Abstract 1649P
Background
Signatera™ is a personalized commercial assay that detects circulating tumor DNA (ctDNA) and has shown molecular residual disease (MRD) in colorectal and urothelial cancer. However, it is unknown whether Signatera™ could detect ctDNA in anaplastic (ATC) and medullary thyroid cancer (MTC) due to their low mutation burden.
Methods
Single-center study of ATC and MTC patients (pts) who underwent ctDNA testing from 1/2021-4/2022 using Signatera™. Tumor tissue was obtained from each pt (per std. of care), and blood samples were collected at restaging visits. Tumor tissue and matched normal were whole exome sequenced (WES) to obtain up to 16 clonal somatic variants to be tracked in plasma. Sample is ctDNA positive when at least 2/16 variants are detected in plasma. ctDNA results were correlated with imaging and tumor markers (TM).
Results
Nine pts (5 MTC, 4 ATC) were included and ctDNA assays were developed for all. A 16-variant assay was built for 7/9 (78%) pts (4 MTC, 3ATC). The remaining 2 pts had 6 (MTC) and 2 (ATC) somatic variants. Both were negative for ctDNA; 1 was false negative due to evidence of disease. Of the 4 MTC pts with the 16-variant assay, 2 showed ctDNA that correlated with disease status and TM. The first pt had growing lesions that correlated with increase in calcitonin (Ctn), CEA, and ctDNA. The 2nd pt had decrease in Ctn, CEA, and ctDNA after partial response to selpercatinib. Two of 3 ATC pts with the 16-variant assay had enough follow-up. Pt 1 had a false negative ctDNA. Pt 2 was NRAS, stage IVB with undetectable ctDNA after surgical resection and adjuvant chemoRT, followed by its reappearance. There was persistent no evidence of disease despite rising ctDNA, suggesting MRD. Pembrolizumab was started and ctDNA became negative.
Conclusions
This is the first reported study to show detectable ctDNA using Signatera™ in MTC and ATC. We observed that tumor biology with lower prevalence of somatic variants could lead to insufficient number of designable clonal variants from WES, which could impact the sensitivity of the assay. Additionally, in 3/6 evaluable pts, ctDNA correlated with progression or treatment response. Further research is needed to study the role of Signatera™ in thyroid cancer, especially in ATC and MTC where TM are often not useful or can be difficult to interpret.
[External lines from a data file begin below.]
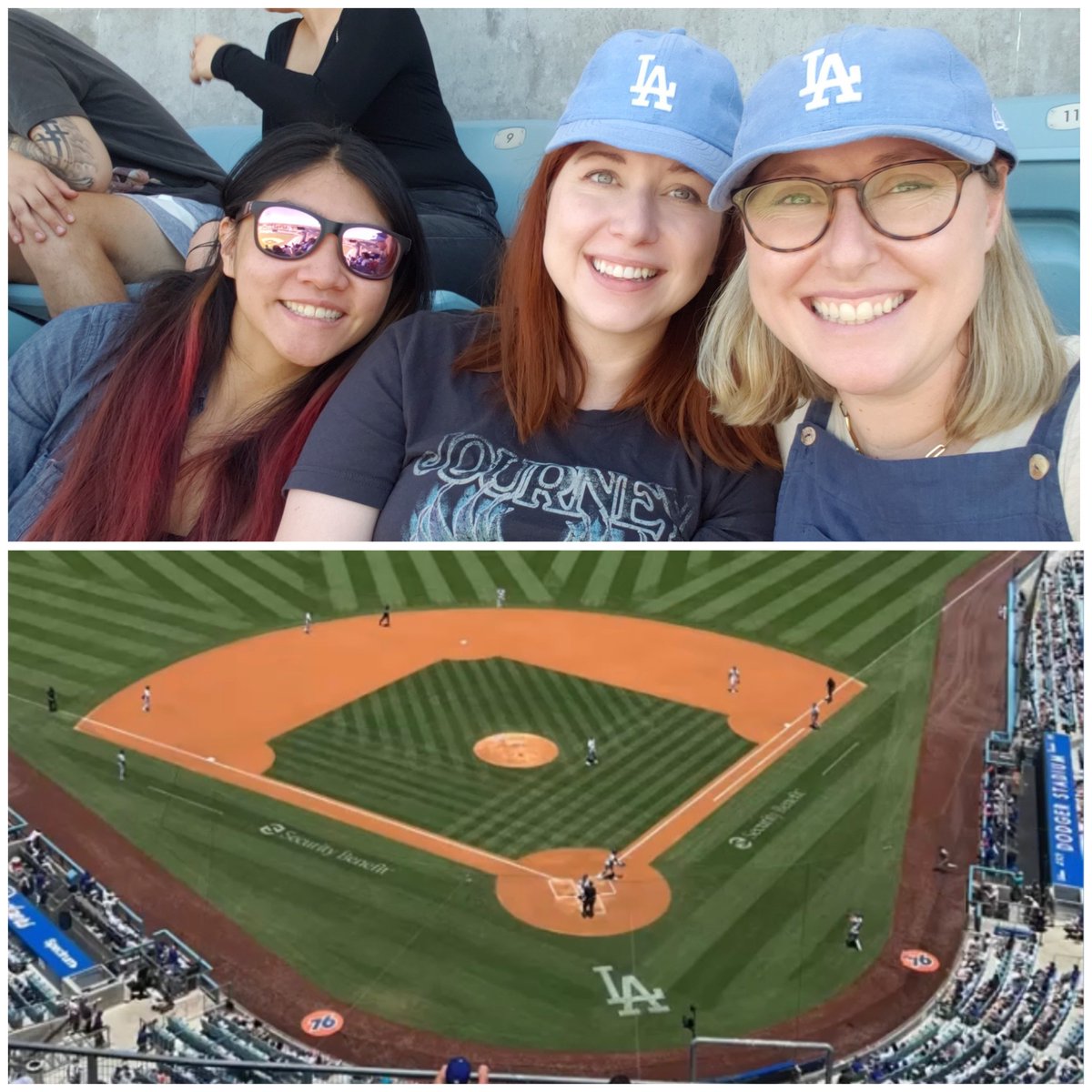 UCLAPalliative's tweet photo. #PalliativeCare team outing to the Dodger game yesterday…too bad our awesome #HPMclassof2022 fellows were the only one who took pics! 🏟⚾️ #hapm #hapc #hpmclassof22 https://t.co/6cBctDbeI0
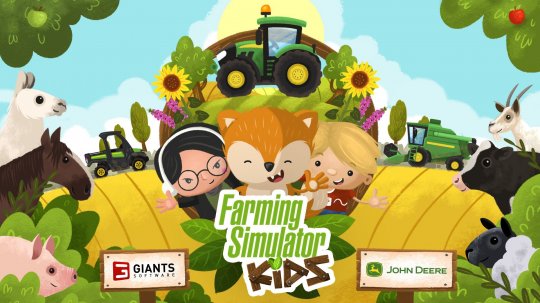 《模拟农场儿童版》明年春节面向Switch和手机发售
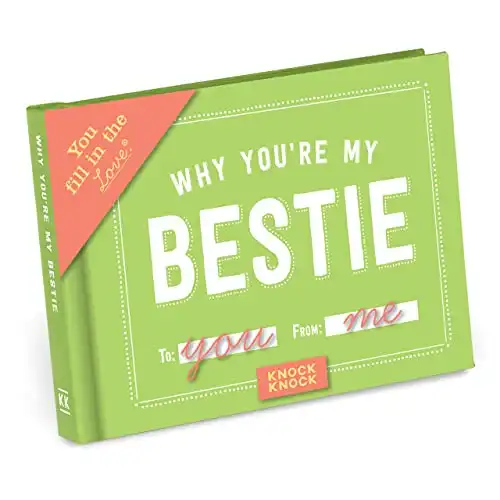 This Adorable "Why You're My Bestie" Book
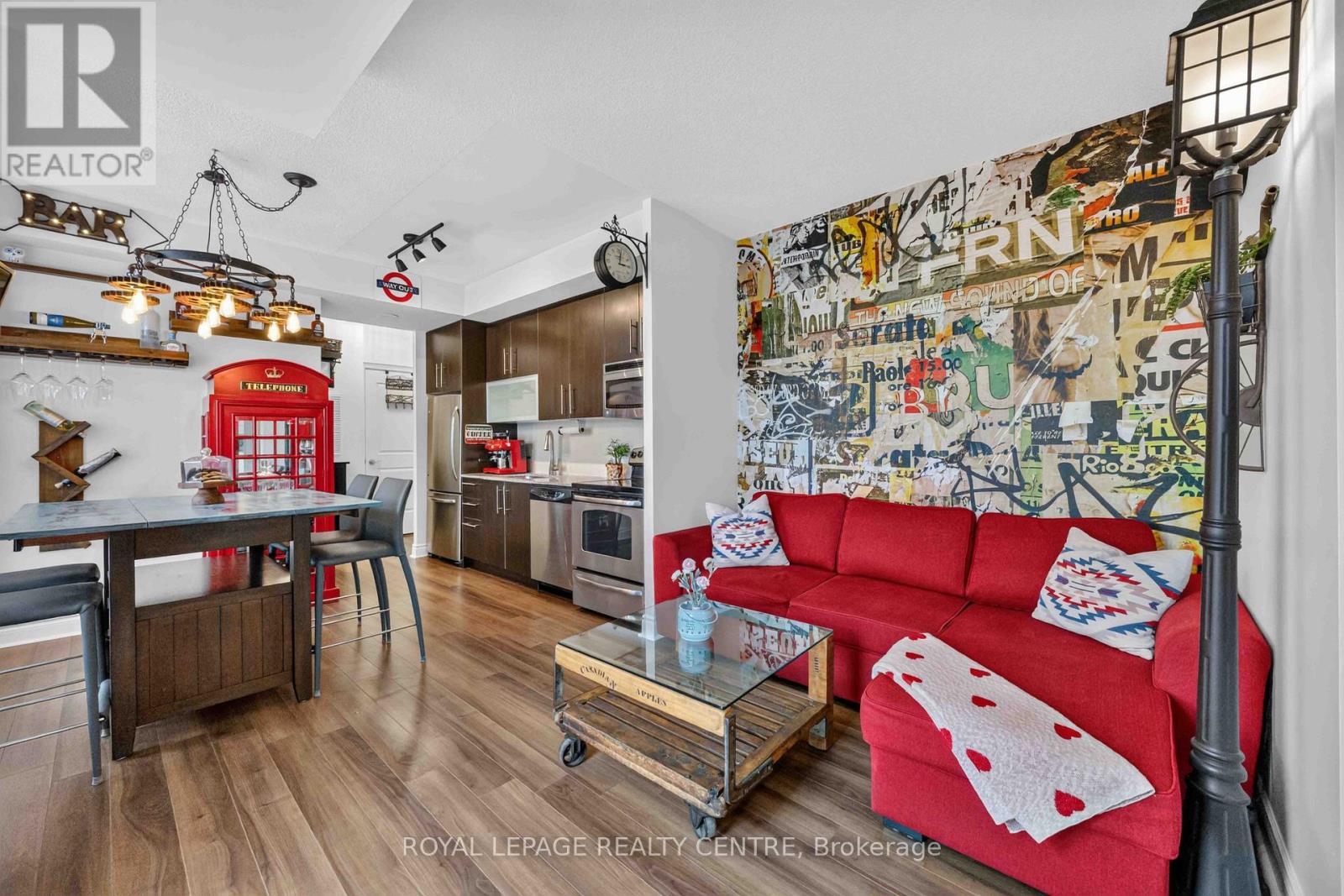 403 - 16 BROOKERS LANE, Toronto, Ontario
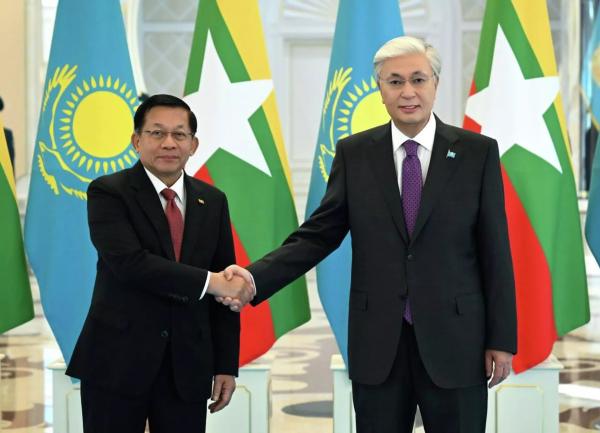 Кто из мировых лидеров посещал Казахстан и встречался с Токаевым в 2025 году Кто из мировых лидеров посещал Казахстан и встречался с Токаевым в 2025 году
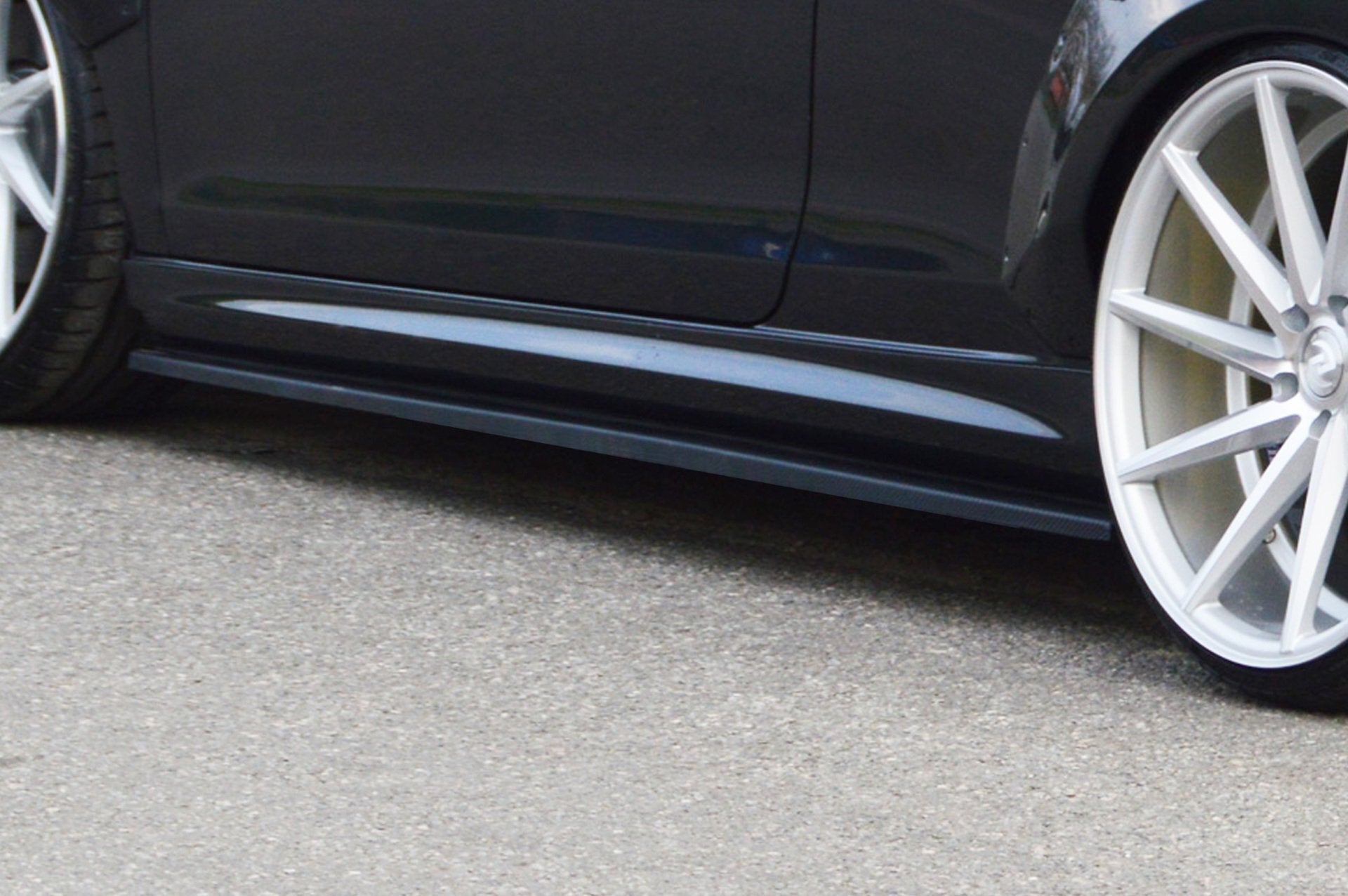 Seitenschweller im Cup Look für VW Golf 6 R + ED35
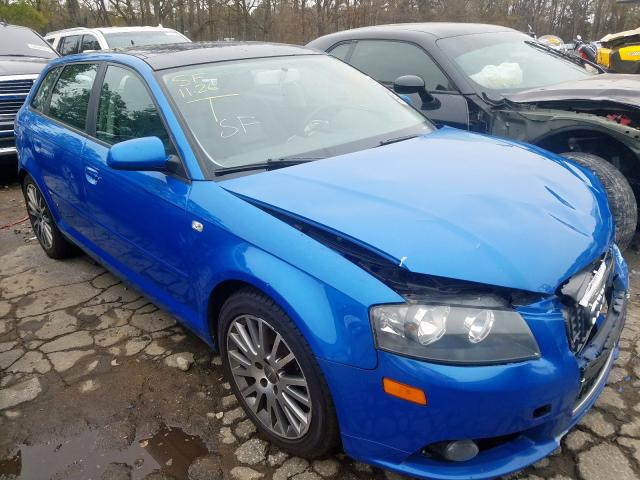 audi a3 2007 vin wauhf78px7a007342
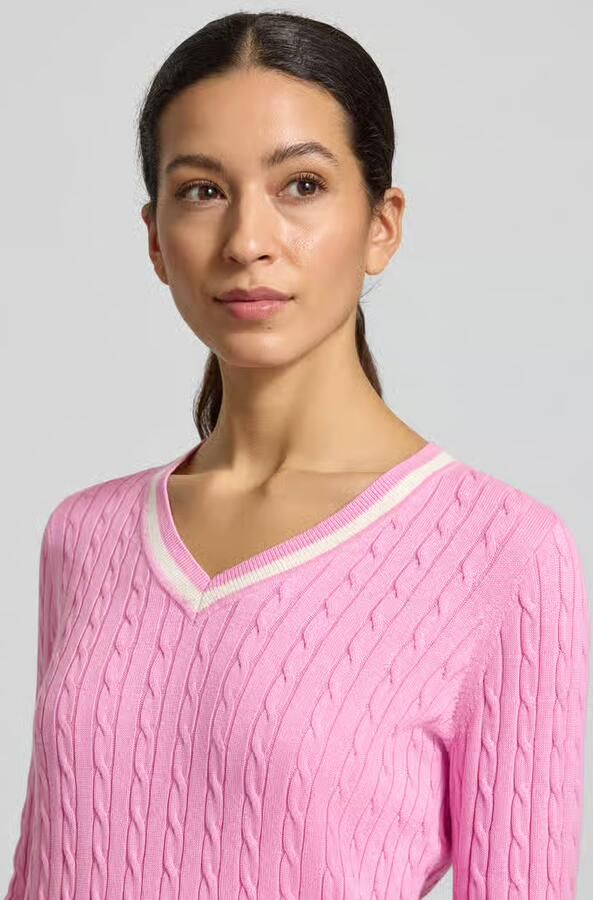 Christian Berg Woman Slim Fit longsleeve in brei-look - Foto 2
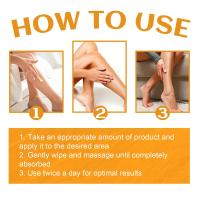 Crema para tratamiento de venas varicosas, alivia el dolor de arañas en las piernas, Vasculitis, eliminador de flebitis, ungüento reparador de vitamina K, tratamiento de relajación - details 2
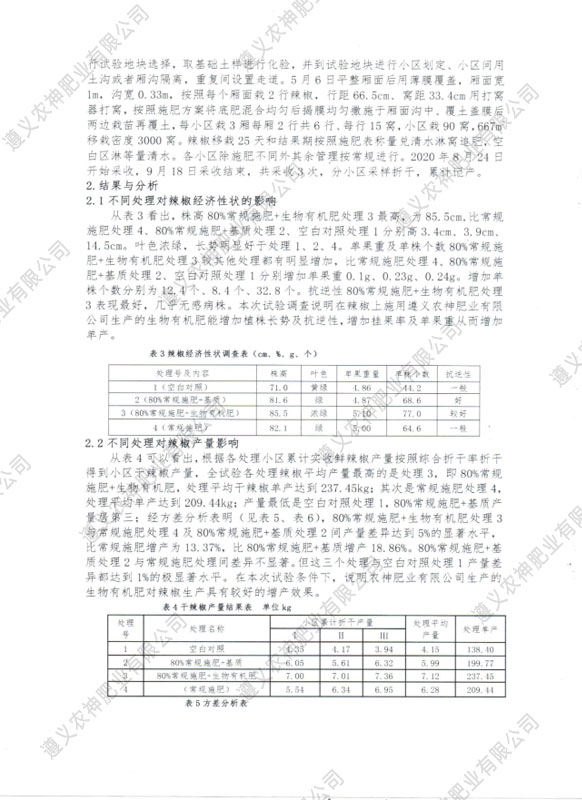 贵州生物有机肥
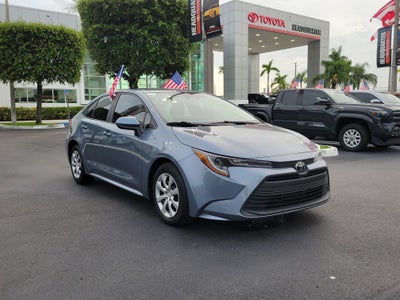 2023 Toyota Corolla LE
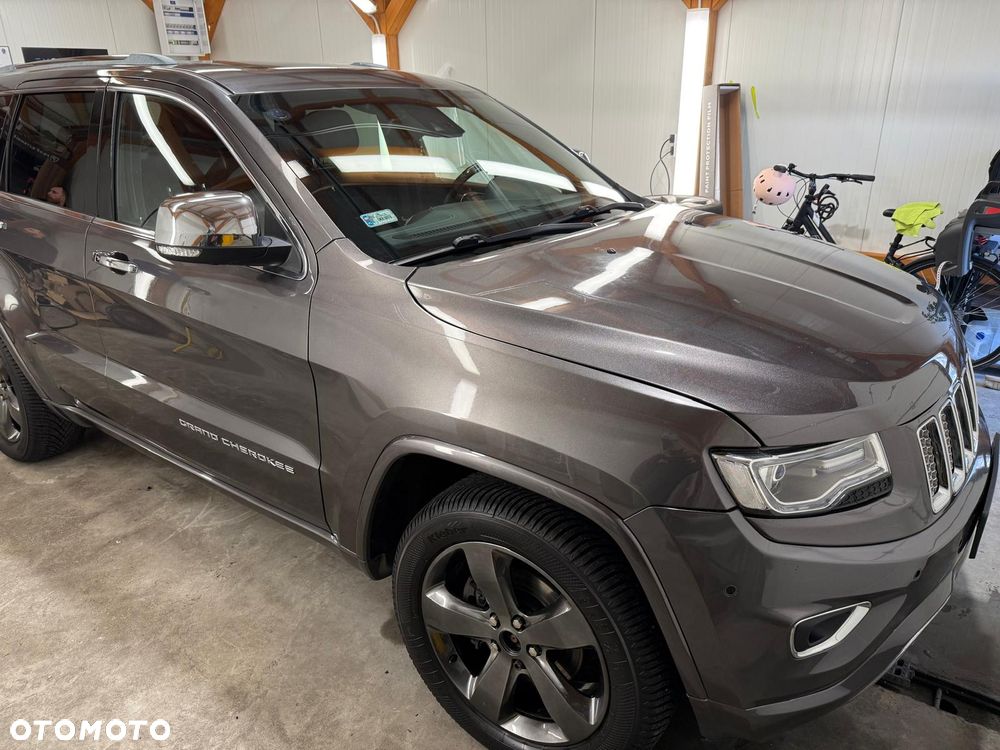 Jeep Grand Cherokee 3.6 V6 Overland - 20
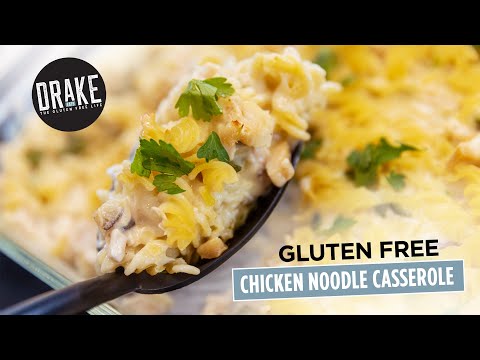 Gluten Free Chicken Noodle Casserole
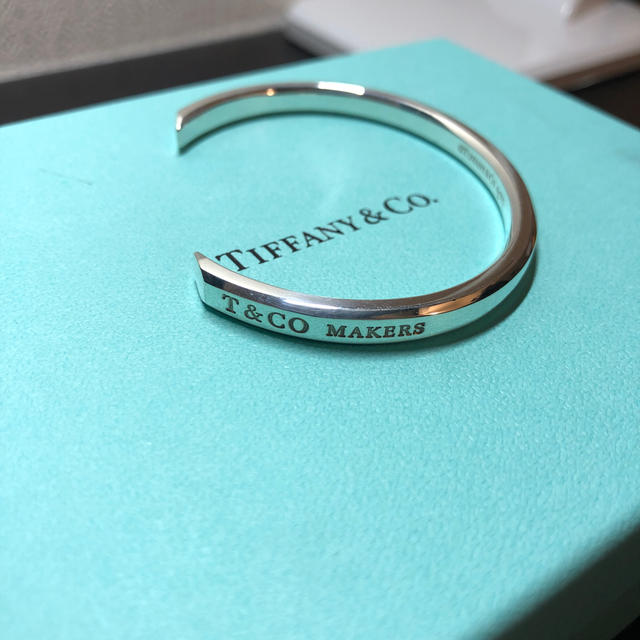 Tiffany & Co.(ティファニー)のティファニー　メイカーズ　ブレスレット  シルバー　アクセサリー　Tiffany メンズのアクセサリー(ブレスレット)の商品写真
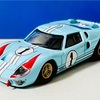 祝‼️ブログ700回目更新記念‼️kyosyo  1/64  Ford  GT40  MK Ⅱ　USA  Sports  Car  Minicar  Collection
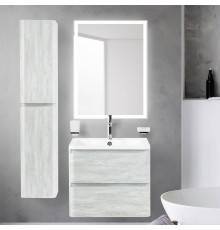 Мебель для ванной комнаты BelBagno Albano 60 подвесная, rovere vintage bianco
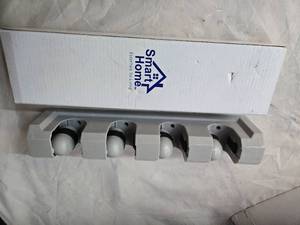 Lot of 2 Mop and Broom Holders ( Wall Mount, New)
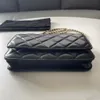 Tasarımcı Omuz Çantası Lüks Zincir Çantası Kuzu Halk Torbası 19cm Yüksek Imitation Crossbody Çanta Kutu ZC099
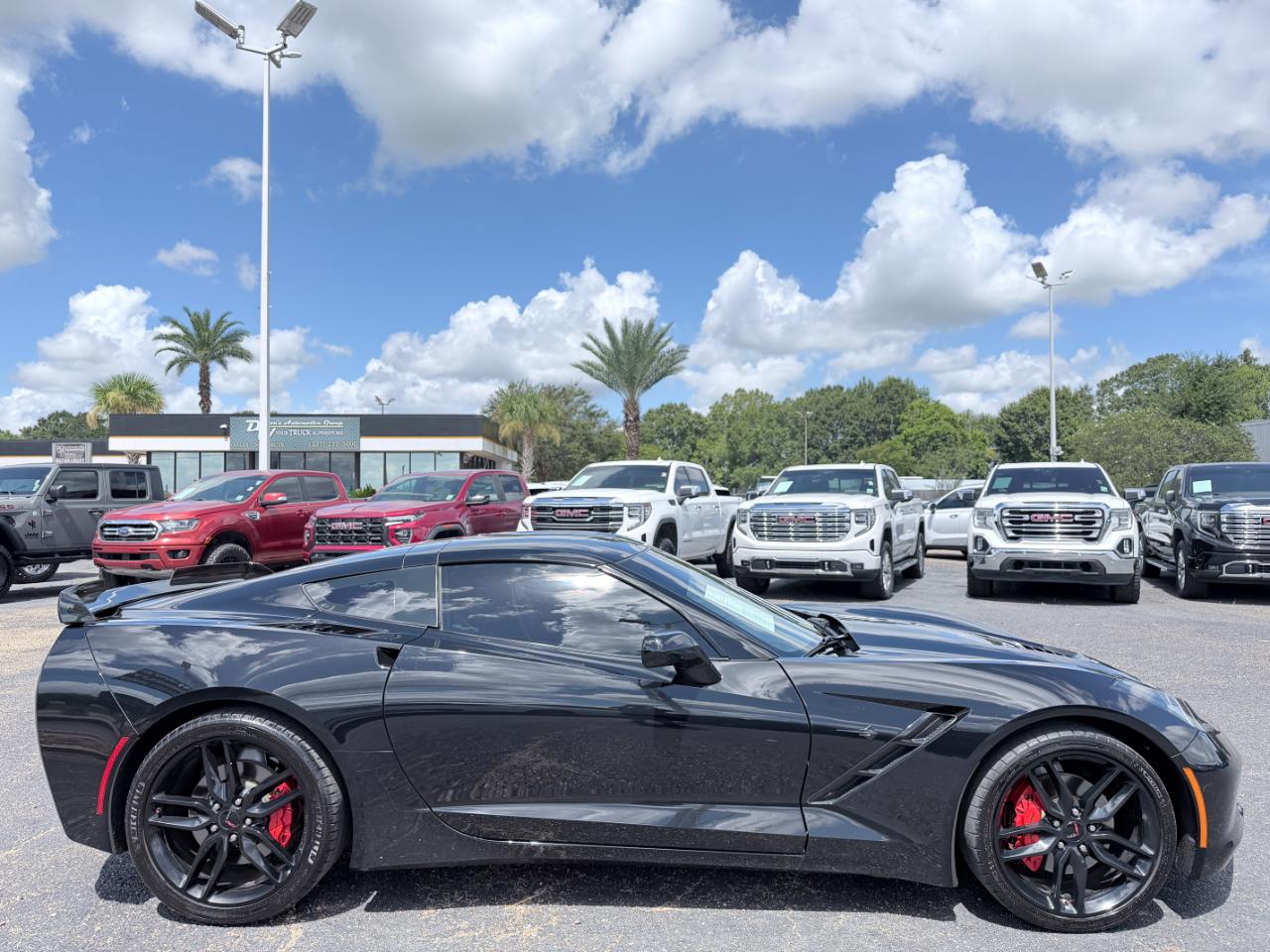 Chevrolet Corvette 2dr Stingray Cpe w/1LT 2019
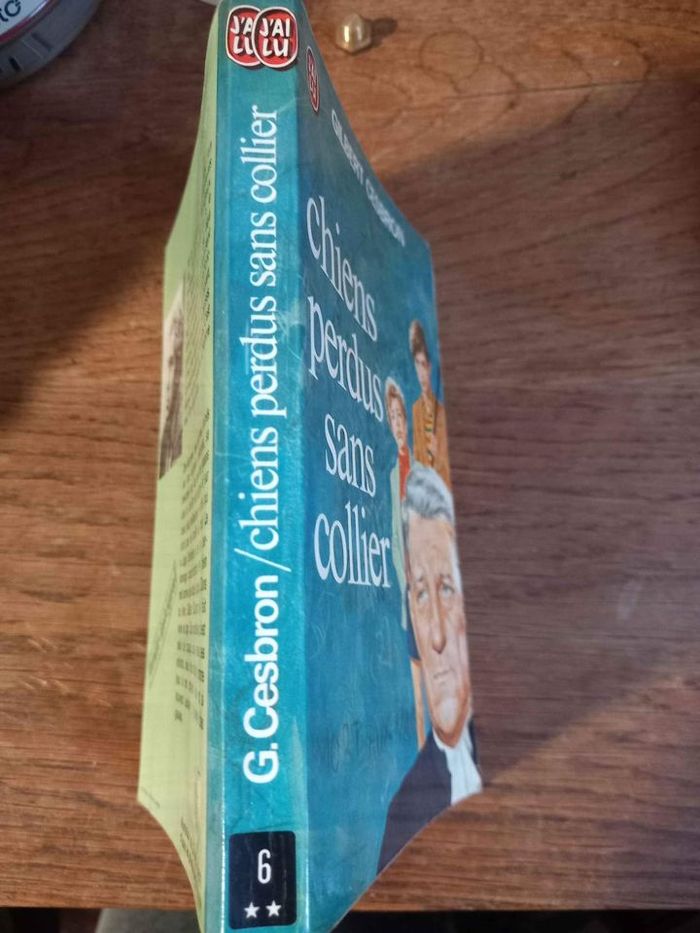 Chiens perdus sans collier de Gilbert Cesbron - photo numéro 2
Clinical trial identification
Editorial acknowledgement
Legal entity responsible for the study
Natera.
Funding
Natera.
Disclosure
M.E. Cabanillas: Non-Financial Interests, Personal, Advisory Board: Exelixis; Non-Financial Interests, Personal, Advisory Role: Lilly , Bayer; Non-Financial Interests, Personal, Principal Investigator: Genentech, Merck. M.I. Hu: Non-Financial Interests, Personal, Advisory Board, Research Support: Eli Lilly. N.L. Busaidy: Non-Financial Interests, Personal, Advisory Role: Exelixis, Eisai. R. Dadu: Non-Financial Interests, Personal, Research Grant: Eisai, Merck, Exlixis, Astazeneca; Non-Financial Interests, Personal, Advisory Board: Exelixis. G. Budde: Financial Interests, Personal and Institutional, Full or part-time Employment: Natera. M. Malhotra: Financial Interests, Personal and Institutional, Full or part-time Employment: Natera. M.E. Zafereo: Non-Financial Interests, Personal, Principal Investigator: Eli Lilly, Merck. All other authors have declared no conflicts of interest.